CONSIGNES DE L'EXERCICE =
[1] Répondez aux questions suivantes à partir du passage sur les lieux nommés d'après André Malraux :
(a) À quelle date correspond l'état de l'inventaire ?
(b) Combien de noms compte l'ensemble des espaces situés dans le domaine public ?
(c) Quel est le seul musée qui porte le nom de Malraux ?
[2] Recopiez à l'identique la partie du passage sur les lieux nommés d'après André Malraux comprise entre « L'ensemble de la » et « parcs, jardins, etc. », ces deux bornes incluses.
[3] Poursuivez, s'il vous plaît, le passage sur les lieux nommés d'après André Malraux à partir de l'endroit où il s'arrête.

TEXTE =
▽

Une rapide enquête menée sur la Toile a permis d'établir un premier inventaire (tout provisoire selon son état du 12 juin 2016) des institutions ou des noms du domaine public qui ont reçu celui d'André Malraux. Un premier classement a réparti l'ensemble des noms trouvés en trois catégories :

  1. Les institutions et lieux culturels et sportifs. Sont concernés :
  • les centres ou les espaces culturels, les centres sociaux ou socioculturels, les théâtres, les maisons de quartier, les salles, auditoriums ou locaux portant le nom de Malraux (64 noms) ;
  • les bibliothèques, médiathèques, musées, galeries et espaces d'art (20 noms) ;
  • les gymnases et les centres de sport (16 noms).
    L'ensemble de la catégorie compte actuellement 100 noms.
  1. Les institutions scolaires :
  • les écoles maternelles et/ou les écoles élémentaires (43 noms) ;
  • les collèges (29 noms) ;
  • les lycées, y compris les lycées professionnels (10 noms).
    L'ensemble compte 82 noms.
  1. Les noms des espaces situés dans le domaine public : rues, avenues, boulevards, places, squares, allées, parcs, jardins, etc.
    Total : 205 noms.

Brèves constatations

Les institutions très faiblement représentées ou tout à fait absentes de mes listes constituent sans doute un indicateur sérieux du sens que peut avoir la référence à Malraux quand il s'agit de donner son nom à une institution publique. Un seul musée, en effet, porte le nom de l'auteur du Musée imaginaire et des Voix du silence : le «MuMa», le Musée d'art moderne André Malraux du Havre. Aucune université ne porte ce nom alors même que l'écrivain est auteur d'une œuvre qu'il n'est pas déraisonnable de considérer comme importante à plus d'un titre – en dépit du fait qu'on peut ne pas l'apprécier. Car c'est bien de cela qu'il s'agit dans cette absence : son nom, excessivement présent s'il s'agit d'écoles maternelles et élémentaires, voire de collèges, devient rare quand il s'agit de lycées, comme si l'œuvre de l'écrivain ressortissait à une forme de culture populaire où ont pris place Prévert ou Saint-Exupéry, Alexandre Dumas ou Jules Verne. Je n'affirme pas qu'il existe une corrélation directe entre la non-existence d'une «Université André Malraux» et la désaffection dont souffre son œuvre dans le monde universitaire : je n'y vois que l'indice que cette œuvre, représentée par le nom de son auteur, peut passer pour indigne de figurer au fronton des Hautes Ecoles, comme si ce dont s'occupe l'Université ne peut concerner ce qui touche de près les écoles primaires et les rues. En ce qui concerne les musées, c'est un peu la même chose : l'idée que se fait Malraux de l'art se situe en si parfaite indépendance de tout enseignement universitaire et échappe si nettement à toute tradition de la critique d'art que les officiels des Musées et les hauts fonctionnaires de l'art écartent l’auteur de Saturne et du Surnaturel qui ne semble être lu que par des amateurs.

△

DONNÉES AFFICHÉES =
▽

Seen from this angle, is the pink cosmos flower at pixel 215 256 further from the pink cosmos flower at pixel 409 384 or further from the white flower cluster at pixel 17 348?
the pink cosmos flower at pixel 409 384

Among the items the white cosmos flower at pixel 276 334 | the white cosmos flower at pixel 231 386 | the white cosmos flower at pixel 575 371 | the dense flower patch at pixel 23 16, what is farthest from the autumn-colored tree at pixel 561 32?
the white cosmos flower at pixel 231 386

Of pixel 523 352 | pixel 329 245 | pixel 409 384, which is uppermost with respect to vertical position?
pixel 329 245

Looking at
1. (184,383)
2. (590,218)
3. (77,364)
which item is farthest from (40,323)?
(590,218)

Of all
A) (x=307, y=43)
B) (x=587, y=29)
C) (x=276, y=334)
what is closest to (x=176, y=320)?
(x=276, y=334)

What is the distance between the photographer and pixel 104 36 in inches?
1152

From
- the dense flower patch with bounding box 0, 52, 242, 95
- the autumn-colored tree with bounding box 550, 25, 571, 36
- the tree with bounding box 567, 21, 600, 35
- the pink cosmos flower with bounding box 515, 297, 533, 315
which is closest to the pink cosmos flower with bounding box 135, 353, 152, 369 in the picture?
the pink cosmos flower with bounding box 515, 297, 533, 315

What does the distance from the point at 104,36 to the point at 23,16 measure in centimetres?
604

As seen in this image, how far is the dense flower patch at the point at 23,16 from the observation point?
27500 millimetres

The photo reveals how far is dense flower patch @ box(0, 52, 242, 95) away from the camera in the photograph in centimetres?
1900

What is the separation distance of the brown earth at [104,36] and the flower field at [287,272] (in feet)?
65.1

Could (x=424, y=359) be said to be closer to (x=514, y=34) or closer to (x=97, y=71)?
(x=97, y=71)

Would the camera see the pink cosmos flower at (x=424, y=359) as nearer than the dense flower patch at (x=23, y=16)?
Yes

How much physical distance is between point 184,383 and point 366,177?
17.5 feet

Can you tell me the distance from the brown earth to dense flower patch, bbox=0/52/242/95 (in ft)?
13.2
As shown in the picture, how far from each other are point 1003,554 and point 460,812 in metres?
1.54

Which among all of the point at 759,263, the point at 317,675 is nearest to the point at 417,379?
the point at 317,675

△

RÉPONSES =
[1]
(a) Le 12 juin 2016.
(b) 205 noms.
(c) Le «MuMa», le Musée d'art moderne André Malraux du Havre.

[2]
L'ensemble de la catégorie compte actuellement 100 noms.
  1. Les institutions scolaires :
  • les écoles maternelles et/ou les écoles élémentaires (43 noms) ;
  • les collèges (29 noms) ;
  • les lycées, y compris les lycées professionnels (10 noms).
    L'ensemble compte 82 noms.
  1. Les noms des espaces situés dans le domaine public : rues, avenues, boulevards, places, squares, allées, parcs, jardins, etc.

[3]
Que tant d'écoles élémentaires portent le nom de Malraux est tout de même étrange si l'on se souvient des difficultés que son œuvre et sa pensée sur l'art peuvent imposer à ceux qui s'y intéressent vraiment. Il faut se souvenir, en effet, que l'on a donné à plus d'une institution le nom de Malraux par défaut, simplement parce qu'elles se trouvaient «rue André Malraux» par exemple. Et si, en revanche, l'on a choisi délibérément si fréquemment son nom pour désigner des espaces publics, ce n'est sans doute pas parce que Monsieur le Maire ou le Conseil municipal considéraient L’Espoir ou les Antimémoires pour de hauts chefs-d'œuvre, mais bien parce que le ministre-écrivain, naguère célèbre aventurier, était devenu compagnon du général de Gaulle et écrivain-vedette au verbe éclatant que l'on voyait si souvent dans Paris-Match ou à la télévision. Il pouvait représenter à leurs yeux un symbole politique et une popularité qu'il convenait de reprendre un peu à leur compte. Et s'il ne s'agissait pas d'opportunisme politique, il était question de grandeur d'âme à plus d'un titre : il fallait honorer celui qui avait écrit ces sentences que l'on raffole quand on ne lit pas et que l'on reprend à son compte quand on a quelque velléité de noblesse d'âme. Celui qui avait écrit : «l'homme ne devient homme que dans la poursuite de sa part la plus haute» pouvait bien honorer la ville qui l'honore. – Notons que c'est précisément à cause de tout cela que le monde universitaire écarte généralement Malraux.

En 1961, André Malraux inaugurait la Maison de la culture du Havre dans les bâtiments mêmes de l'ancien Musée des beaux-arts de la ville, soit dans ce qui deviendra le Musée Malraux en 1999 puis le MuMa dès 2011. L'histoire de ce bâtiment ressemble un peu à celle des Maisons de la culture, projet phare du ministère des Affaires culturelles dès 1961. Selon le ministre, les maisons de la culture devaient permettre à «n'importe quel enfant de seize ans, si pauvre soit-il, [d’]avoir un véritable contact avec son patrimoine national et avec la gloire de l’esprit de l’humanité».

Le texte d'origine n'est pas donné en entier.